La première phrase de cet extrait m’a encore rappelé Dostoievski : «Le bonheur de l’humanité ne vaut pas une larme d’enfant » faisait-il dire, je crois, à Ivan Karamazov. Le type qui a achevé le tsarévitch à coups de baïonnette, lorsque celui-ci rampait vers son père, prétendait qu’il l’avait fait pour l’avenir de son propre fils, ce qui est complètement spécieux, mais qui répond à cette problématique. Les lendemains qui chantent, lorsqu’ils coûtent si chers, et les jeunes cadavres profanés du tsarévitch et de ses sœurs sont loin d’avoir été les seuls sur la route censée y mener, n’annoncent rien de bon à un chrétien lucide. Le bonheur à venir fondé sur les massacres du présent ressemble trop à une supercherie, du genre pacte avec le diable : tu ne reçois rien, et tu perds tout.
Ce qui ne veut pas dire qu’il faut tout accepter et ne pas tenter d’améliorer, réparer  ou défendre ce qui peut l'être, comme on l’a d’ailleurs toujours fait d’une manière ou d’une autre, sans recourir aux bouleversements radicaux menés par des aventuriers, la plupart du temps soutenus et financés par des ennemis extérieurs.

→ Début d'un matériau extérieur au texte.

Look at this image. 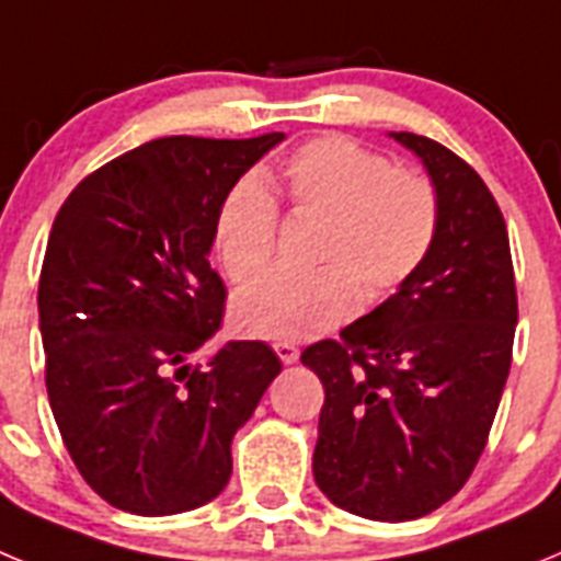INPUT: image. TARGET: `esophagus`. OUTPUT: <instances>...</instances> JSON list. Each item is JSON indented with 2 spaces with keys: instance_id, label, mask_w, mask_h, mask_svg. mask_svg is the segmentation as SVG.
<instances>
[{
  "instance_id": "esophagus-1",
  "label": "esophagus",
  "mask_w": 561,
  "mask_h": 561,
  "mask_svg": "<svg viewBox=\"0 0 561 561\" xmlns=\"http://www.w3.org/2000/svg\"><path fill=\"white\" fill-rule=\"evenodd\" d=\"M272 348H275V354L280 356V362H286V365L297 362V356H300V348H297L295 342H275Z\"/></svg>"
}]
</instances>
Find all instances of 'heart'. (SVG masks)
<instances>
[{"label":"heart","instance_id":"obj_1","mask_svg":"<svg viewBox=\"0 0 561 561\" xmlns=\"http://www.w3.org/2000/svg\"><path fill=\"white\" fill-rule=\"evenodd\" d=\"M297 219H323L311 272H272L236 300L238 331L255 340H311L354 317L359 300L381 304L433 252L440 202L433 180L393 168L385 153L325 134L291 151L277 171ZM280 210L255 176L227 191L216 216V250L236 286L270 270Z\"/></svg>","mask_w":561,"mask_h":561}]
</instances>
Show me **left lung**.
<instances>
[{
	"label": "left lung",
	"instance_id": "left-lung-1",
	"mask_svg": "<svg viewBox=\"0 0 561 561\" xmlns=\"http://www.w3.org/2000/svg\"><path fill=\"white\" fill-rule=\"evenodd\" d=\"M440 202L433 252L370 314L304 351L325 388L320 492L351 514L404 523L463 489L512 368L517 286L492 191L447 146L396 131Z\"/></svg>",
	"mask_w": 561,
	"mask_h": 561
}]
</instances>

Le chrétien auquel le patriarche s’adresse sait que nous sommes sur terre avec un destin spirituel, une âme qui quittera ce monde plus ou moins préparée à ce qu’elle ira rejoindre, et que cela compte plus que tout le reste.

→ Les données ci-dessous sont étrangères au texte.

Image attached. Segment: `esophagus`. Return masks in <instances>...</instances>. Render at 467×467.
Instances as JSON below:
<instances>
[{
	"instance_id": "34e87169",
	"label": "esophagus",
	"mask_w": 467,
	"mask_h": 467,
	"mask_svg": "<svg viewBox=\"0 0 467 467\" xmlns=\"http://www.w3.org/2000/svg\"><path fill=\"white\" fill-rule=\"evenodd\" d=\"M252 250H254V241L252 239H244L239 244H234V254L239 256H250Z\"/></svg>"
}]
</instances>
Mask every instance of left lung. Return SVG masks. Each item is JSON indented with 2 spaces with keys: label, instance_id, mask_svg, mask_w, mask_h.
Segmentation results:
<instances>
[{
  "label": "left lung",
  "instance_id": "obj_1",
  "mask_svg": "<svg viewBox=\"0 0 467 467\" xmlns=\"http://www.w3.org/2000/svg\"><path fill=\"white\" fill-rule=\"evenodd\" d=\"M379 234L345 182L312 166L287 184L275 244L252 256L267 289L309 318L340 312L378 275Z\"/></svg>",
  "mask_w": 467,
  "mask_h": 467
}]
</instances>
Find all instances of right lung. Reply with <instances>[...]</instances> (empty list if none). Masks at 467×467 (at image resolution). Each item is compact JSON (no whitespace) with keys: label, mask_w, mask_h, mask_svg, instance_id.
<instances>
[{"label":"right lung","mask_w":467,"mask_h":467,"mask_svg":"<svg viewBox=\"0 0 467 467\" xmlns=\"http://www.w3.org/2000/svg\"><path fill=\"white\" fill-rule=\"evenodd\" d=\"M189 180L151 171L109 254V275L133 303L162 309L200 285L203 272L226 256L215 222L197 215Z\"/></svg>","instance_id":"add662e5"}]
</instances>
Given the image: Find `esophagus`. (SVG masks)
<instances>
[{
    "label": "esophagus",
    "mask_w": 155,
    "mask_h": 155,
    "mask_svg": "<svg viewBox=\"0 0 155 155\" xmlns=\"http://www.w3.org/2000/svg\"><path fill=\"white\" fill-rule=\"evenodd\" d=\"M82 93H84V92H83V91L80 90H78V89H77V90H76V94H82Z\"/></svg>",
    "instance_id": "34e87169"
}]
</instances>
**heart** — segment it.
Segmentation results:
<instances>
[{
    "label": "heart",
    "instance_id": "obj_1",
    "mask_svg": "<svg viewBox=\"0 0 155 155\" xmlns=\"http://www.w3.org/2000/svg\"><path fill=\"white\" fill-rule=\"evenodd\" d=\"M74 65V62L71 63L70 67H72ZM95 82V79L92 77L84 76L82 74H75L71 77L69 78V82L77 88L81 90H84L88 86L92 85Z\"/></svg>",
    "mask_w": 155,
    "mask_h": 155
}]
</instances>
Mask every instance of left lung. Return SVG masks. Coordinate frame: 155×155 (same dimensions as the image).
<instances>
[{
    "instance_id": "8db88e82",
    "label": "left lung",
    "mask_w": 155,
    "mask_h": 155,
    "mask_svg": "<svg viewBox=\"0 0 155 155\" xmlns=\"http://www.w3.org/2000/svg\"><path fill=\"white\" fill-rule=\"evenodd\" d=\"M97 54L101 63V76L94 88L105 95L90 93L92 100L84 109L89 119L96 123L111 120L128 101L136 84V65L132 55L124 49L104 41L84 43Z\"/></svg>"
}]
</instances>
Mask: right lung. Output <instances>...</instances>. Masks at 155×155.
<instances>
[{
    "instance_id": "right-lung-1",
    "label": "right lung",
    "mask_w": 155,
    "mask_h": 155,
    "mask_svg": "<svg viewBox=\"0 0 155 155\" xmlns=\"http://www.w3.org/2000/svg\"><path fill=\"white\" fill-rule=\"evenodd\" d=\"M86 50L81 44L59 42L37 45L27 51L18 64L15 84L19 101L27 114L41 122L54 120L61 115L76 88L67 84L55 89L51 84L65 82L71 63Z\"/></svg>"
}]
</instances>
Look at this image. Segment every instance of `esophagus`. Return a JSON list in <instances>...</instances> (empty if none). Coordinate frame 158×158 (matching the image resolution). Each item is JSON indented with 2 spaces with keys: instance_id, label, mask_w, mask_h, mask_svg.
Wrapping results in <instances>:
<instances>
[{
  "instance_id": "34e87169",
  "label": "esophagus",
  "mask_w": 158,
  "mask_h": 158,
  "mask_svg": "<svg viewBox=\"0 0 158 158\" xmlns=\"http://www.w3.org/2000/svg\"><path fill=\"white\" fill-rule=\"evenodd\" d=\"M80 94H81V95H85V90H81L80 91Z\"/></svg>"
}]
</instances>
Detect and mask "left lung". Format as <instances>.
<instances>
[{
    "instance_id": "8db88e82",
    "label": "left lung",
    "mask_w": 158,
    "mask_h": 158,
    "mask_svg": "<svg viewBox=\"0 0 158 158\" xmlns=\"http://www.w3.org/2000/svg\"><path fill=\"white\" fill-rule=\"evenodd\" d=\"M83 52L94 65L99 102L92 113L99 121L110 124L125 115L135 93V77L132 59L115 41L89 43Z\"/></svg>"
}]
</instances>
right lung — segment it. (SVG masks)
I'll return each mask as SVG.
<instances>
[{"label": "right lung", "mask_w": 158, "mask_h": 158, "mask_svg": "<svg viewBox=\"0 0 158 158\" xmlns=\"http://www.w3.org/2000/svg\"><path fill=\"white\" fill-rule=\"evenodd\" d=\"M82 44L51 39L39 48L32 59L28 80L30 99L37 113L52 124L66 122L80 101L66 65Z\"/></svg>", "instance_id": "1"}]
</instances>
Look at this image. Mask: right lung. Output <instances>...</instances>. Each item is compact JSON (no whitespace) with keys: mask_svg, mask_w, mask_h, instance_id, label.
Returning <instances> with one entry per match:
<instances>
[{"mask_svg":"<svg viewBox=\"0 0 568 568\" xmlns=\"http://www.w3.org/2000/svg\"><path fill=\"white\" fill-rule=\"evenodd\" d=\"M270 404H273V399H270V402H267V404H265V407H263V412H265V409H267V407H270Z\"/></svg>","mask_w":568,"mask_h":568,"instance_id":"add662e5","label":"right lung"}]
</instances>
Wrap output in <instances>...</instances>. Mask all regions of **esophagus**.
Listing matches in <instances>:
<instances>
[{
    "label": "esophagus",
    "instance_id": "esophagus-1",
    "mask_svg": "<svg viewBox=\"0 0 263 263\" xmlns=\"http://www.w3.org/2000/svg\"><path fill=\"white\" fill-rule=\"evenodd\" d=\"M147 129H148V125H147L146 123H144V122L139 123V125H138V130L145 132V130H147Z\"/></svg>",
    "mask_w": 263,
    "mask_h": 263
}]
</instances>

Le problème de cette homélie est peut-être de n’avoir pas nuancé certains points pour prévenir les interprétations qui pourraient en être données.
Reste qu’effectivement, pourquoi mettre sur le dos des seuls Russes, comme il convient au discours officiel exigé de manière quasiment internationale, les péchés de la révolution et l’horrible exécution à laquelle un seul Russe a pris part effectivement ?
Pourquoi ne pas dire qui étaient les commanditaires et les bourreaux, pourquoi ne pas les nommer ?
Poser la question est sans doute déjà y répondre. Encore qu'il ne m'appartient pas de juger, en l'occurrence. Mais la pratique qui consiste à faire des Russes les boucs émissaires de l'URSS n'a que trop duré.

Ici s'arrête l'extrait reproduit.